Senator Chris Romer plans to introduce a bill in the next legislative session that could impose some new statewide regulations, but in the meantime local governments are taking matters into their own hands. Some cities have passed outright bans on dispensaries, as Greeley's city council did last week. Here in Denver, City Councilman Charlie Brown is considering rules that would regulate them in the city and maybe generate more tax revenue for municipal coffers.

But a major question remains: Are Colorado cities and towns actually allowed to regulate weed?

After all, Colorado's medical marijuana law stipulates that a state department must implement its provisions, and the legislature has long designated the Colorado Department of Public Health and Environment with the task.

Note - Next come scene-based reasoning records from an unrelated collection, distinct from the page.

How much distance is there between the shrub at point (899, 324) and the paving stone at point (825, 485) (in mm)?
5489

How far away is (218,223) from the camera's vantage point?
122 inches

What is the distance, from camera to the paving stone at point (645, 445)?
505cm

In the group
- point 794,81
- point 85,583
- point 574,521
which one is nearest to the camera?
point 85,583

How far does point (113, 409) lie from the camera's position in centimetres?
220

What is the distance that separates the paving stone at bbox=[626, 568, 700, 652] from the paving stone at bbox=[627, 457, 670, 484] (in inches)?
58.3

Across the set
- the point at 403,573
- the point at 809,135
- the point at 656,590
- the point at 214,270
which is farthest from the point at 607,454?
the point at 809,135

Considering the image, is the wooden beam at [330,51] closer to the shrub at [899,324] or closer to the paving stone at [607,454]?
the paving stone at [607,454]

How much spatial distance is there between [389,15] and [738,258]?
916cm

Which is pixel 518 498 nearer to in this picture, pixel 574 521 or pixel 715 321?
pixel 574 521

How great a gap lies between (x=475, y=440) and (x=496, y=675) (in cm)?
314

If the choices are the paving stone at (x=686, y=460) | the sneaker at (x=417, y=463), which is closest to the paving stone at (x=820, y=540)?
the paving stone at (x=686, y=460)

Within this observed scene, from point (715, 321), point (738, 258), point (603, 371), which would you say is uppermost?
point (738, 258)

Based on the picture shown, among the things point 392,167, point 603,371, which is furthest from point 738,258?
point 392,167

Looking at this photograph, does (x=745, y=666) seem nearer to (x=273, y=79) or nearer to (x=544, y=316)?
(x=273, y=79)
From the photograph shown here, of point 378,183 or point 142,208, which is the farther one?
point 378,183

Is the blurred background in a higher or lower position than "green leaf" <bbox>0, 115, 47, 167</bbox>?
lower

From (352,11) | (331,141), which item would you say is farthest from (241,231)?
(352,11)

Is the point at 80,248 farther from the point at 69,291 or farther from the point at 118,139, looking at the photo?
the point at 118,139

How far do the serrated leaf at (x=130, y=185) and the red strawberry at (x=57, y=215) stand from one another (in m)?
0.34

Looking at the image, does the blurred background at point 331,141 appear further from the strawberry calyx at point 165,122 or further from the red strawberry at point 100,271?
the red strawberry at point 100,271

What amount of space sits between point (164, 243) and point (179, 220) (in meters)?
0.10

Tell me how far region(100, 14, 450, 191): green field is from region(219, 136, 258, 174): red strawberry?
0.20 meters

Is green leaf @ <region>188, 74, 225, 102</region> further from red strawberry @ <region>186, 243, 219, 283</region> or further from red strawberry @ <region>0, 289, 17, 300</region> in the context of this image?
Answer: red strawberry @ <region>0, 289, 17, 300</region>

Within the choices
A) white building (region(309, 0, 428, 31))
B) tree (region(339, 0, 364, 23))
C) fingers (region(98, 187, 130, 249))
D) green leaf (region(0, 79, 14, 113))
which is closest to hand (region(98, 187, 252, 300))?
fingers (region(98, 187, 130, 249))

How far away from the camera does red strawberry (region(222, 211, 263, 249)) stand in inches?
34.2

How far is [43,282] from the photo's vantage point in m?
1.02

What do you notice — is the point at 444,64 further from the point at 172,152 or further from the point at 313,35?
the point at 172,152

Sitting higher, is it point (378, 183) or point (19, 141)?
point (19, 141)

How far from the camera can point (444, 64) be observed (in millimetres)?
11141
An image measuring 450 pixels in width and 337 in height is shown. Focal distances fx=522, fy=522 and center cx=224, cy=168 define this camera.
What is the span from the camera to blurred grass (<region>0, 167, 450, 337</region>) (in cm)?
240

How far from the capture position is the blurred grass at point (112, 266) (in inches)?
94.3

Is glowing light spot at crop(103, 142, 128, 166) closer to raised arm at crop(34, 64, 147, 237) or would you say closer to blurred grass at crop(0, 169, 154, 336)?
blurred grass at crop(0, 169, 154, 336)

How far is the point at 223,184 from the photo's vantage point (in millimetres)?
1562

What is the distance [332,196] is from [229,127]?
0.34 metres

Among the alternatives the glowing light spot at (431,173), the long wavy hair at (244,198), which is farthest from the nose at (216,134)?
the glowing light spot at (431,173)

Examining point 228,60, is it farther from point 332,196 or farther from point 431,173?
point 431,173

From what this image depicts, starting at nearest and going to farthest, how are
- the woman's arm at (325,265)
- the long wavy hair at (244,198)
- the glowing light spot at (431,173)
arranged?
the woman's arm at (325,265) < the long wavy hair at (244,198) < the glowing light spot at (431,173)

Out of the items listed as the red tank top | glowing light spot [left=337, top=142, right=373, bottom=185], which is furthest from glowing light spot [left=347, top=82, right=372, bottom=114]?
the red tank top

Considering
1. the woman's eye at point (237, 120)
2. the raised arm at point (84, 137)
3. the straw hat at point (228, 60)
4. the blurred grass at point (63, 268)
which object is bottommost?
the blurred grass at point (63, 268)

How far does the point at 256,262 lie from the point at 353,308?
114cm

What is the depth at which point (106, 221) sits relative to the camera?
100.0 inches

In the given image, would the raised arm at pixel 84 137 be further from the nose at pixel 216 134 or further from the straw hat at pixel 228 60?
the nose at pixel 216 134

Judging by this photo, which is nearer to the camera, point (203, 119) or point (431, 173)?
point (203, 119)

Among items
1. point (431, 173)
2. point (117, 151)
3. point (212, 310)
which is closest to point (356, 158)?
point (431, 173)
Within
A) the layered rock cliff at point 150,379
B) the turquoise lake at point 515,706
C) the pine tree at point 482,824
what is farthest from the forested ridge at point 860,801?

Therefore, as a Colorado Municipal League newsletter sent to cities and towns last July notes, "local government business regulations may be preempted" by the CDPHE.

Some civic boosters may point out that Colorado communities by law are home-rule municipalities, meaning their ordinances can supersede state law. But savvy marijuana activists could argue that home-rule status didn't seem to hold much water here in Denver a few years ago, when city voters decriminalized small amounts of pot. At that point, many city and law enforcement officials hemmed and hawed, explaining weed was still illegal under state and federal law.

Either way, it's an issue that will likely be sorted out in court. All it's going to take is one aggrieved dispensary owner who's lost out on his or her business in Greeley or one of the other cities, like Broomfield and Superior, that recently banned the business. A lawsuit will follow, leaving it up to a judge to determine who, exactly, gets to manage the state's pot biz. In the meantime, that business will keep growing -- and much, much faster than municipalities can hope to regulate it.